### Exercise details
Extract every line in the data below that contains the word "feet", matching case exactly.

Start of Data excerpts

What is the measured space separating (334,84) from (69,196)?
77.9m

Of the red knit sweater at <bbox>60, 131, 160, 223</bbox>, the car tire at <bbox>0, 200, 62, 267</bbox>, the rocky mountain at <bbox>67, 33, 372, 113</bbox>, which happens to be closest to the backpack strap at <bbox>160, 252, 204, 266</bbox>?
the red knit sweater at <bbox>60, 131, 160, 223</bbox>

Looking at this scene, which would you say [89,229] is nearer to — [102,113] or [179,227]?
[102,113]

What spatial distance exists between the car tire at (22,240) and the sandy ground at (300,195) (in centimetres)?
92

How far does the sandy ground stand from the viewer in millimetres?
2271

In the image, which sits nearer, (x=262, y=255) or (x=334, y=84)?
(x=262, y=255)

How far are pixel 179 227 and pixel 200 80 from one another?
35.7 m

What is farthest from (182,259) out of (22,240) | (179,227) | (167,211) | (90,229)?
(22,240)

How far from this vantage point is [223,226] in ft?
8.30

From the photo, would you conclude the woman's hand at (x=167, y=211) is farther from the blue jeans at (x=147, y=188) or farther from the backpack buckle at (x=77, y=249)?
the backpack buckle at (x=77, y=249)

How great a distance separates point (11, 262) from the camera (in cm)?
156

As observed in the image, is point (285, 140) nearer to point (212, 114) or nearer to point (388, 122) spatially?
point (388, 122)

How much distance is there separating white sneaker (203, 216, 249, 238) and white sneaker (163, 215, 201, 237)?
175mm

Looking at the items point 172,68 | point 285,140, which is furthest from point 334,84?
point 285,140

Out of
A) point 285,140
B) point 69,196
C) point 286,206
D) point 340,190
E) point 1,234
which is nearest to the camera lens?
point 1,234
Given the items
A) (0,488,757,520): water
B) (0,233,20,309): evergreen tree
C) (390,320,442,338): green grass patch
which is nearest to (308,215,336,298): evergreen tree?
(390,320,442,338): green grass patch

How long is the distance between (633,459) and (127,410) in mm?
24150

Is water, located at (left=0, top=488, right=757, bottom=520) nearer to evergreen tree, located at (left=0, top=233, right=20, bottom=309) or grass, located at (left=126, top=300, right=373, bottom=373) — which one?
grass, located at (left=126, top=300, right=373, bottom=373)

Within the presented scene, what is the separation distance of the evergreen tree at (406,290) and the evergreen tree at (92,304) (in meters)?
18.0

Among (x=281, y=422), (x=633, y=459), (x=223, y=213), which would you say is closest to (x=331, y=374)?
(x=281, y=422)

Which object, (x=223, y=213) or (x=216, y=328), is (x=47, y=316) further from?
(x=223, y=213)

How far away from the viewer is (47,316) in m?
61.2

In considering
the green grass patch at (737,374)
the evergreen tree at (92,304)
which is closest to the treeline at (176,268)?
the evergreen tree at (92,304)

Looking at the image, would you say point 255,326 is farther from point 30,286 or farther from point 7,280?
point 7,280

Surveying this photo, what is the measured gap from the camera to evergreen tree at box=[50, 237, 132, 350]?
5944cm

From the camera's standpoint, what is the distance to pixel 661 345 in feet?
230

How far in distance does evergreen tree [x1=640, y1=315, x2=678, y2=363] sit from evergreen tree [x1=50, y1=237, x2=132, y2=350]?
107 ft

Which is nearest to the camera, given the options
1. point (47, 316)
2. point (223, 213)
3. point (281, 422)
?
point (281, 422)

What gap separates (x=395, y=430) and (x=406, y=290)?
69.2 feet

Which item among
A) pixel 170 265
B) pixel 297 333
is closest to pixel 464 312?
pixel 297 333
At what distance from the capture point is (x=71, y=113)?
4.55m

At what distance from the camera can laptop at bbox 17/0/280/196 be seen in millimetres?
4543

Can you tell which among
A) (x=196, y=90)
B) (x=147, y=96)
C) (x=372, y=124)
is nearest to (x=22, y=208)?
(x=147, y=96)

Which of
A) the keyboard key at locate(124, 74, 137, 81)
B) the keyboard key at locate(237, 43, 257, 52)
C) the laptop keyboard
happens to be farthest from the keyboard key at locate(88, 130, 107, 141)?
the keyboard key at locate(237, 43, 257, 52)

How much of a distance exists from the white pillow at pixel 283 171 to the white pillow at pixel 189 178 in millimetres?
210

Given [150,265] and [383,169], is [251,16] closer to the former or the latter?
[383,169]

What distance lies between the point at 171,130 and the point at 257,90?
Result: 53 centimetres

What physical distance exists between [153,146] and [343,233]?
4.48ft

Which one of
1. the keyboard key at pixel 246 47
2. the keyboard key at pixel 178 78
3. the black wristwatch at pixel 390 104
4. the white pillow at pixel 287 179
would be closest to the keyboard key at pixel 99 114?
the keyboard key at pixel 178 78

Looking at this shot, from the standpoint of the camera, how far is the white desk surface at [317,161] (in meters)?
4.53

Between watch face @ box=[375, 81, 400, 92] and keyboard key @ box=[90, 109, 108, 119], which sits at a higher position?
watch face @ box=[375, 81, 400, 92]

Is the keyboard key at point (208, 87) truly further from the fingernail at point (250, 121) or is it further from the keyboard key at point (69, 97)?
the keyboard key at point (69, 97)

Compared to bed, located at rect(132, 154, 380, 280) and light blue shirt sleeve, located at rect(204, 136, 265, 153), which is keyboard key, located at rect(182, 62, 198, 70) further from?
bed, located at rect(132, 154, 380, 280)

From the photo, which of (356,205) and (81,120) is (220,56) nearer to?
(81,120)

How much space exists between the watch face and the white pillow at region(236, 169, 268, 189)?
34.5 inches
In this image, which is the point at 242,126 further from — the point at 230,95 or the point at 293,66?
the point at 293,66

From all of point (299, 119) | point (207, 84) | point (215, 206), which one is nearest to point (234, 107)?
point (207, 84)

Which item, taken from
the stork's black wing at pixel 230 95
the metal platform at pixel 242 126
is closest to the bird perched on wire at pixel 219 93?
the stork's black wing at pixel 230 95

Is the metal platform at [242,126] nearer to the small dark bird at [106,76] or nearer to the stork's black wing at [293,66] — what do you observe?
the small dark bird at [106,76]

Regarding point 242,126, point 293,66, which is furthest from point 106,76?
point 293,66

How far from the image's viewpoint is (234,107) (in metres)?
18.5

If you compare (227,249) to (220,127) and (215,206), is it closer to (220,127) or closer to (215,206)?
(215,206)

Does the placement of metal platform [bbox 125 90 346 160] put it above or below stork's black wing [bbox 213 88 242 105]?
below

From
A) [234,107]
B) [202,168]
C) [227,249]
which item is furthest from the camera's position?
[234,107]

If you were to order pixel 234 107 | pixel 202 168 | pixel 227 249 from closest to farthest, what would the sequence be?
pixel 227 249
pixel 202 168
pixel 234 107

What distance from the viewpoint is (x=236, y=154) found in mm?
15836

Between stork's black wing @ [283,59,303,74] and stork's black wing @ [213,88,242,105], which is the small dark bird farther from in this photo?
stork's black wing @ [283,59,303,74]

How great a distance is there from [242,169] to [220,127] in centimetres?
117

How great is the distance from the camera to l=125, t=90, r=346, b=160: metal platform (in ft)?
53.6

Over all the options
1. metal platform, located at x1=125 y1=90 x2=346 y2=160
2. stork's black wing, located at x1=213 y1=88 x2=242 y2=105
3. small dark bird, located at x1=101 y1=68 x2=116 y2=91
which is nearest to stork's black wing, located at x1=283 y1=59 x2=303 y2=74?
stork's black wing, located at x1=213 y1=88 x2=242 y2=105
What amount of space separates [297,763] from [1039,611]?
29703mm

End of Data excerpts
Start of Data excerpts

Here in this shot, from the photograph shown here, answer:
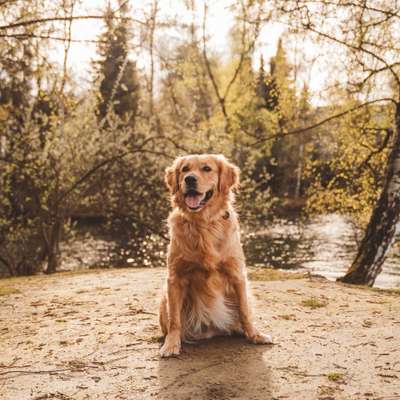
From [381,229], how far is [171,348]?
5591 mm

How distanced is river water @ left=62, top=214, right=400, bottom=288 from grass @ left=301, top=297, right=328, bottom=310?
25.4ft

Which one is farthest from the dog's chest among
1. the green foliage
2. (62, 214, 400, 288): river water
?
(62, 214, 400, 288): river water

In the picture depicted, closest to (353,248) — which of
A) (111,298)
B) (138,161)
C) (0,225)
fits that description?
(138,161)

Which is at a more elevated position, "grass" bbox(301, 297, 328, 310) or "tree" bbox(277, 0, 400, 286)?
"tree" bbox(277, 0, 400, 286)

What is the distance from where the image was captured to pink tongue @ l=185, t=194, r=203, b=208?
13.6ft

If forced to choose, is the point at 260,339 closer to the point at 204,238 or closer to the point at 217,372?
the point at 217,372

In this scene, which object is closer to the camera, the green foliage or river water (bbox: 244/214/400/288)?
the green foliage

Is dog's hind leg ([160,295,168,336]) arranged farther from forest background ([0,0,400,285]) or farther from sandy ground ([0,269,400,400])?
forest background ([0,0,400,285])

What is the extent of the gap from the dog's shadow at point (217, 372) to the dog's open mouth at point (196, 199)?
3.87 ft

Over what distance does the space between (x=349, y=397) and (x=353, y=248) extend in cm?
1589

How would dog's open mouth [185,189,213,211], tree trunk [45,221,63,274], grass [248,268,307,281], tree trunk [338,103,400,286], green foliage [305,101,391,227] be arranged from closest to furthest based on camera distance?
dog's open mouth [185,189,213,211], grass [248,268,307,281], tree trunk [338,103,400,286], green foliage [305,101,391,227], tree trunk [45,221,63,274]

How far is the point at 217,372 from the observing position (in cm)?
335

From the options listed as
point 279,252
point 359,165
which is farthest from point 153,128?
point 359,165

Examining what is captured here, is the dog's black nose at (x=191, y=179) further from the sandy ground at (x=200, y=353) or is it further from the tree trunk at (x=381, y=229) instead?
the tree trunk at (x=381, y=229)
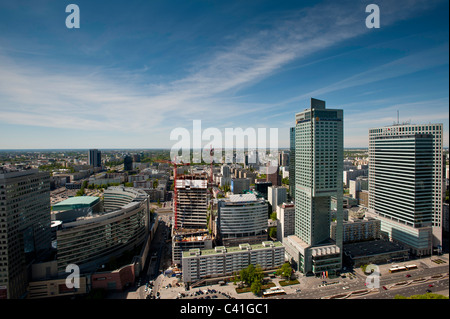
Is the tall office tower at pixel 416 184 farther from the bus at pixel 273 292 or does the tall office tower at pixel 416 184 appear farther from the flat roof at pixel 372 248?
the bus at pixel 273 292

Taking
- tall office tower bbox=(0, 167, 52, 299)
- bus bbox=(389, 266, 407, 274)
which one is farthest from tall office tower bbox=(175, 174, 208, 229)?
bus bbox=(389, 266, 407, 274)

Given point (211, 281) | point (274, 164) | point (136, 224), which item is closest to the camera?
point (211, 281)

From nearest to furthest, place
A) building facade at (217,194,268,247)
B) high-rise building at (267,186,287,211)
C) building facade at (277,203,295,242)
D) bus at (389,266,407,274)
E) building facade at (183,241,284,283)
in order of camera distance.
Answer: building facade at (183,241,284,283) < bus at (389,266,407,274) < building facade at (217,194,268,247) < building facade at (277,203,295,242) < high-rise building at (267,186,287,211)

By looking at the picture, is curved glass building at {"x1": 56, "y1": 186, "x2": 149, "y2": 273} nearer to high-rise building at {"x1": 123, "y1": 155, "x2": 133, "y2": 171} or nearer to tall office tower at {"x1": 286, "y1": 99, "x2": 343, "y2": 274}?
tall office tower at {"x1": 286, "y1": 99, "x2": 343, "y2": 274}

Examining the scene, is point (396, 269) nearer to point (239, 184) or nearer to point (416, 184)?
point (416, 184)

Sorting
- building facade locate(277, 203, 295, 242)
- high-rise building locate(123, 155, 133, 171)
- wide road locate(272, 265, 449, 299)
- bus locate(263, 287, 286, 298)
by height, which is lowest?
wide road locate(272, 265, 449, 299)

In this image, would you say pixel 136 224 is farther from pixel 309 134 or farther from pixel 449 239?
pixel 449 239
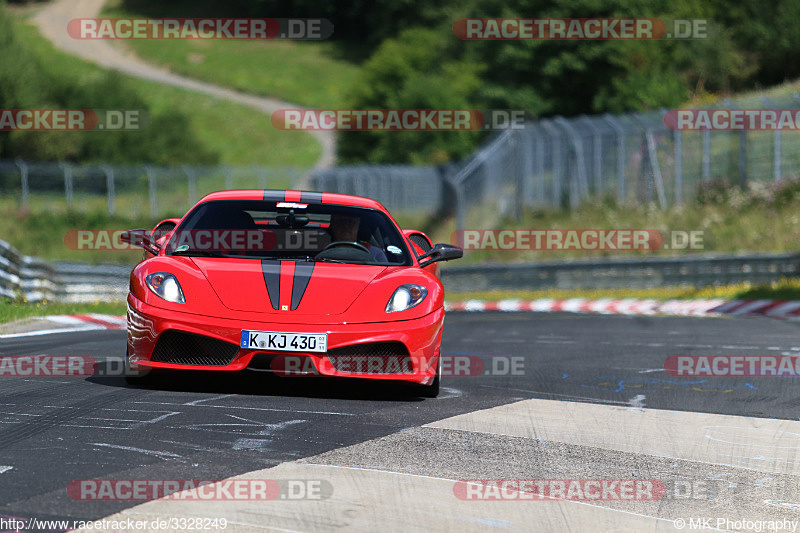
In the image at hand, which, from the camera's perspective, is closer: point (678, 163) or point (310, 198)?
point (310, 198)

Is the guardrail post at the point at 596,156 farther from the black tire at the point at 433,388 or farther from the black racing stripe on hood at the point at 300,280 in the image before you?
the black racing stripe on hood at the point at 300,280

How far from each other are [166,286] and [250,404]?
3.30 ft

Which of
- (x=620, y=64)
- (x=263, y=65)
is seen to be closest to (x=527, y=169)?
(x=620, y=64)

End of Data excerpts
Start of Data excerpts

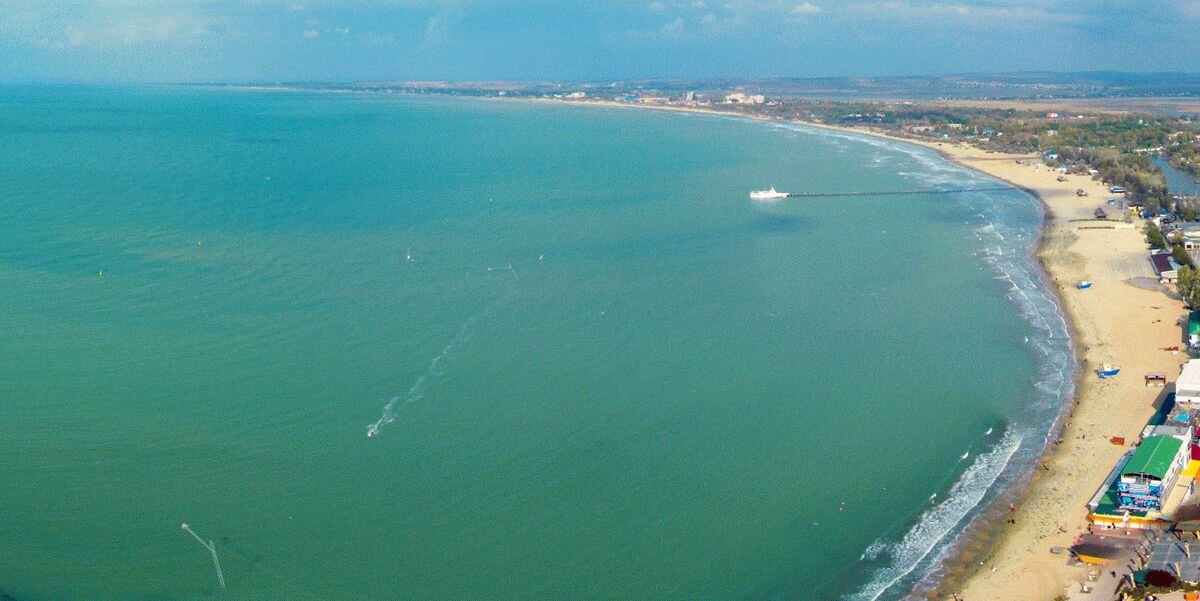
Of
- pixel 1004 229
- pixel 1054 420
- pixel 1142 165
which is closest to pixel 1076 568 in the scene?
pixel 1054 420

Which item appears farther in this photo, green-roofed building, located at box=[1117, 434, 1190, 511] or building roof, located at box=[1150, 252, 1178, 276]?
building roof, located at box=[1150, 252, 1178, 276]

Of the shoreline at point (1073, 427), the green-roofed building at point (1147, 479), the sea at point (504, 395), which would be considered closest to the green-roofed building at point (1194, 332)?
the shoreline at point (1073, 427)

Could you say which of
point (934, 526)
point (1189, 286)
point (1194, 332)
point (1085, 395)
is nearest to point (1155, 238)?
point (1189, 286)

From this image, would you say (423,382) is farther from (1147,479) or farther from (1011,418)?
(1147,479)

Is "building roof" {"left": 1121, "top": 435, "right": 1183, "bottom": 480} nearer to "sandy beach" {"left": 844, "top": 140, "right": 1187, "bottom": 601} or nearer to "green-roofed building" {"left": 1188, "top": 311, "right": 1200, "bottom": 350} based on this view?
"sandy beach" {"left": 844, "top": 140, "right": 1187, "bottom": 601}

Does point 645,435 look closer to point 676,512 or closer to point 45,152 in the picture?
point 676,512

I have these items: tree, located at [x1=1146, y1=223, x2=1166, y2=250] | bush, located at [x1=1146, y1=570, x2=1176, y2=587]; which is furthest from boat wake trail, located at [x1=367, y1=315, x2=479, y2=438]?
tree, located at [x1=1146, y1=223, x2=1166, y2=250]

End of Data excerpts

### Exercise output
From the camera's standpoint, what is the distance to pixel 661 345 in feet?
69.2 feet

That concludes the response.